Grouplove - Big Mess
by Chloe Nelms
I first heard Grouplove in 2012 and may have been drawn towards them with some bias as the song that first introduced me to them is called Chloe. But, they were fun and still are. Having formed back in 2009, the band have most recently released their third album.
The band’s first album Never Trust A Happy Love Song topped the US charts at 75, whilst their second album released in 2013 climbed to 21. At the moment their latest album is at 28 a week after release which is very promising.
There’s no hanging around with Grouplove’s newest album Big Mess which launches straight into the bouncy opening track Welcome To Your Life, in which the opening line is: “We’re back in business, you’re so a big mess and I love you.” Which, as a uni student, is a line I find painfully relatable in an awful, cliché tumblr kind of way. However, Grouplove have always been unreservedly and unashamedly indie. Their sound has always struck me as notably unpolished, and Big Mess is no exception, especially in the vocals of Christian Zucconi who comes across as almost uncaring and actually enjoying the song rather than striving for the faff of perfection. It makes the band immediately sound much more authentic and interesting; no auto tune, no fakery.
Grouplove also have a more diverse track list in this album than Spreading Rumours and Never Trust A Happy Song.

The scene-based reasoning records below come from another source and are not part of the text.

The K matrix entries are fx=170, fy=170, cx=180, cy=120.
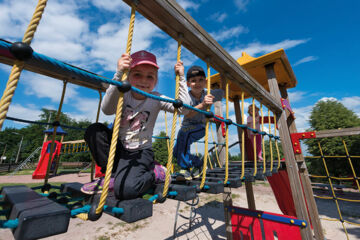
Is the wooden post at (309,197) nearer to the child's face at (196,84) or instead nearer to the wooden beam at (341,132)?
the wooden beam at (341,132)

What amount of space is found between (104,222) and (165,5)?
3.84 metres

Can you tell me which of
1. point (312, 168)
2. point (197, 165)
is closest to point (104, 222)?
point (197, 165)

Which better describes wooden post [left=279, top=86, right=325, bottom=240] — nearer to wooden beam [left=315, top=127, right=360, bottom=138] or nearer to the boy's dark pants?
wooden beam [left=315, top=127, right=360, bottom=138]

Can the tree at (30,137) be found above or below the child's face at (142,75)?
above

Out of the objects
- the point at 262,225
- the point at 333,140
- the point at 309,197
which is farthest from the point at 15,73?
the point at 333,140

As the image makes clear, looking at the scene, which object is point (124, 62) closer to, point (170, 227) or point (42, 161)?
point (170, 227)

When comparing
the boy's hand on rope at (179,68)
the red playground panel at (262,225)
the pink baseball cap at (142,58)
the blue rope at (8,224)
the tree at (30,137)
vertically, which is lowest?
the red playground panel at (262,225)

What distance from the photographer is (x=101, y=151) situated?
1055mm

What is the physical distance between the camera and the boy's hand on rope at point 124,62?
0.72 metres

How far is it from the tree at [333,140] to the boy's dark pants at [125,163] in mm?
7251

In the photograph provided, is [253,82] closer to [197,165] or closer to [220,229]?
[197,165]

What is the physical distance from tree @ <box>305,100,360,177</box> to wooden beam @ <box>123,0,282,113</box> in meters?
6.56

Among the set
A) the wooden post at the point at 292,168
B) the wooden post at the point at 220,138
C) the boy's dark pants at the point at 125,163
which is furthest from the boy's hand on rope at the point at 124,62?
the wooden post at the point at 220,138

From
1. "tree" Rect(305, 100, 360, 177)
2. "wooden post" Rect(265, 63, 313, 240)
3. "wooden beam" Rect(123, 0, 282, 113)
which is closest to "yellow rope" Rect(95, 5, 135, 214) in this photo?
"wooden beam" Rect(123, 0, 282, 113)
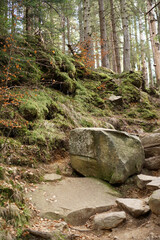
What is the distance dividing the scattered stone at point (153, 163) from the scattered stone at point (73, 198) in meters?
1.63

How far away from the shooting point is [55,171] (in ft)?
16.6

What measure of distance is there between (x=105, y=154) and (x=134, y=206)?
5.31 feet

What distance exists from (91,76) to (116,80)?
1.71 m

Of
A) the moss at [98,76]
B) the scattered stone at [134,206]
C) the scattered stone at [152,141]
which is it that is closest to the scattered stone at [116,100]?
the moss at [98,76]

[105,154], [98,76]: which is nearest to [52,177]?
[105,154]

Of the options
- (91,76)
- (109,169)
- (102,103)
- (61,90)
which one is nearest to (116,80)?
(91,76)

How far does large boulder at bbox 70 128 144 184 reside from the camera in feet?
16.0

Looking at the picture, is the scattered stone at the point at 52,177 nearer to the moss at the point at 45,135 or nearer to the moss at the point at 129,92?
the moss at the point at 45,135

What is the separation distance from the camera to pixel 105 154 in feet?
16.3

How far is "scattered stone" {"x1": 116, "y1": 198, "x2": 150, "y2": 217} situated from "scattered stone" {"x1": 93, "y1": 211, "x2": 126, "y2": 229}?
17 centimetres

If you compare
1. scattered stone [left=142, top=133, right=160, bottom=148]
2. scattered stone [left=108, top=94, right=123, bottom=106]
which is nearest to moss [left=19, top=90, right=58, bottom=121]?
scattered stone [left=142, top=133, right=160, bottom=148]

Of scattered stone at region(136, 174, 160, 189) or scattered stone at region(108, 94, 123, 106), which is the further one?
scattered stone at region(108, 94, 123, 106)

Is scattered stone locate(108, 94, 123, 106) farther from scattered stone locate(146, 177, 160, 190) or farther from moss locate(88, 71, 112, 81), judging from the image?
scattered stone locate(146, 177, 160, 190)

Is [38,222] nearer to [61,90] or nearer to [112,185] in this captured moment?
[112,185]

It holds some of their most daring guitar solos in tracks like Standing In The Sun, whilst the delicate track Hopefully which concludes the album and opens with just piano and layered vocals. Another favourite song is Spinning, here the female vocals of other lead singer Hannah Hooper alternates well with that of Christian Zucconi. Zucconi’s falsetto in this track is a good texture and word painting for the weakness portrayed through the lyrics: “My legs are tired, but I keep on pushing / I drop my hands and let my head fall heavy down.”
Having said that, the album probably lends itself more to background music as the songs in the middle of Big Mess are less distinct and memorable. You’re hardly left disappointed from listening to ‘Big Mess’ and nothing would put you off to stop you listening again, but it doesn’t keep you hooked and need your undivided attention for the full forty minutes.
Grouplove are a good band if you like other indie-pop bands such as Edward Sharp And The Maganetic Zeros or Young The Giant. Plus, Big Mess is an album which fits comfortably into the plethora of other LPs of the genre.